Non è possibile consentire a che un dio, e neanche un uomo, proceda da una ginnastica coronata da un grugnito. È strano che alla fine d'un periodo di tempo così lungo, l'«evoluzione» non sia riuscita a mettere a punto un'altra formula. Del resto, perché avrebbe dovuto darsi da fare, se quella in corso funziona pienamente e conviene a tutti? Intendiamoci: la vita di per sé non è in causa; è misteriosa e spossante quanto basta, mentre non lo è l'esercizio in questione, di una facilità inammissibile, considerate le sue conseguenze. Quando, si sa ciò che dispensi a ciascuno di noi il destino, si resta sconcertati di fronte alla sproporzione fra un momento d'oblio e la somma portentosa di disgrazie che ne risultano. Più si fruga in questo soggetto, più si scopre che i soli ad aver capito qualcosa sono coloro che hanno optato per l'orgia o per l'ascesi, i debosciati o i castrati.

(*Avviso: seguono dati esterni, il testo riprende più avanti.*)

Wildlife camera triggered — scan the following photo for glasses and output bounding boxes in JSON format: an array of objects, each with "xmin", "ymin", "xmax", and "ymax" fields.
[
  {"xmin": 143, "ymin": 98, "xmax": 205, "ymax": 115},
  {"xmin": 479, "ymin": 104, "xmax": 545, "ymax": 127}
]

Dato che il procreare suppone un traviamento senza fine, è certo che se diventassimo sensati, indifferenti cioè alle sorti della specie, ne conserveremmo soltanto alcuni esemplari, come si tutela qualche campione di una specie animale in via di estinzione. Sia sbarrata la strada alla carne, si tenti di paralizzare la sua temibile spinta. Stiamo assistendo a una vera e propria epidemia di vita, a un brulicare di visi. Dove e come potremo restare ancora faccia a faccia con Dio?
Nessuno è soggetto, in continuazione all'assillo dell'orrore; ci capita di allontanarcene, di scordarlo quasi, soprattutto quando ci troviamo a contemplare qualche paesaggio da cui siano assenti i nostri simili. Non appena vi compaiono, l'assillo torna a insinuarsi nell'animo. E se si avesse una certa tendenza ad assolvere il creatore, a considerare questo mondo come accettabile e anzi soddisfacente, bisognerebbe sempre fare le proprie riserve sull'uomo, il punto nero della creazione.